Robust Frequency Domain Full-Waveform Inversion via HV-Geometry
Zhijun Zeng, Matej Neumann, Yunan Yang
TL;DR
This work proposes the HV metric $d_{HV}$ as a robust, transport-inspired misfit for frequency-domain full-waveform inversion that naturally handles complex-valued signals and signed data, addressing cycle-skipping and noise sensitivity of $L^2$ and limitations of $W_2$. It develops a two-block alternating-direction algorithm to compute $d_{HV}$ and its Fréchet derivative, enabling gradient-based inversions, and demonstrates superior performance on Marmousi seismic tests and USCT breast-imaging, including real clinical data.
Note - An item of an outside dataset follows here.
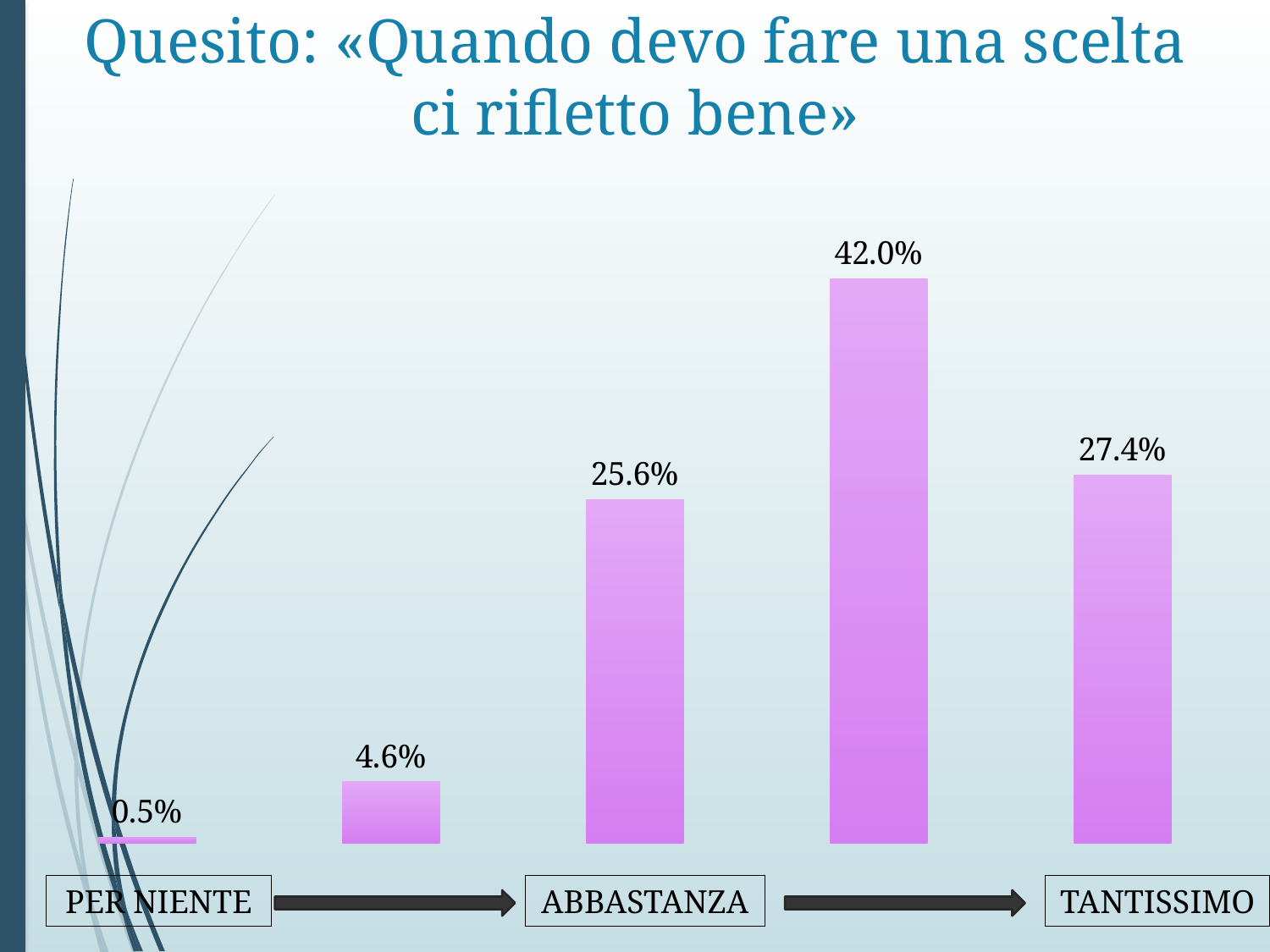
Which is larger, the value for ABBASTANZA or the value for TANTISSIMO? TANTISSIMO What kind of chart is shown on the slide? bar chart What is the value of the bar labelled ABBASTANZA? 25.6% What is the value of the bar labelled PER NIENTE? 0.5% Which labelled category has the lowest value? PER NIENTE What is the title of the slide containing the chart? Quesito: «Quando devo fare una scelta ci rifletto bene» What is the value of the second bar from the left? 4.6% How many bars does the chart contain? 5 What is the value of the tallest bar in the chart? 42.0% What is the difference between the values for TANTISSIMO and ABBASTANZA? 1.8% What is the difference between the tallest bar and the bar labelled TANTISSIMO? 14.6% What is the value of the bar labelled TANTISSIMO? 27.4%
The key contributions are (i) a complex-valued HV framework with analytical representations for subproblems, (ii) a practical, gradient-friendly derivative theory, and (iii) comprehensive validation showing improved robustness and detail recovery over standard misfits. Limitations include the lack of a complete theoretical justification of noise robustness and the increased computational cost for large-scale 3D problems, motivating future work toward 3D extensions and perturbation analyses.
Abstract
Conventional frequency-domain full-waveform inversion (FWI) is typically implemented with an $L^2$ misfit function, which suffers from challenges such as cycle skipping and sensitivity to noise. While the Wasserstein metric has proven effective in addressing these issues in time-domain FWI, its applicability in frequency-domain FWI is limited due to the complex-valued nature of the data and reduced transport-like dependency on wave speed. To mitigate these challenges, we introduce the HV metric ($d_{\text{HV}}$), inspired by optimal transport theory, which compares signals based on horizontal and vertical changes without requiring the normalization of data. We implement $d_{\text{HV}}$ as the misfit function in frequency-domain FWI and evaluate its performance on synthetic and real-world datasets from seismic imaging and ultrasound computed tomography (USCT). Numerical experiments demonstrate that $d_{\text{HV}}$ outperforms the $L^2$ and Wasserstein metrics in scenarios with limited prior model information and high noise while robustly improving inversion results on clinical USCT data.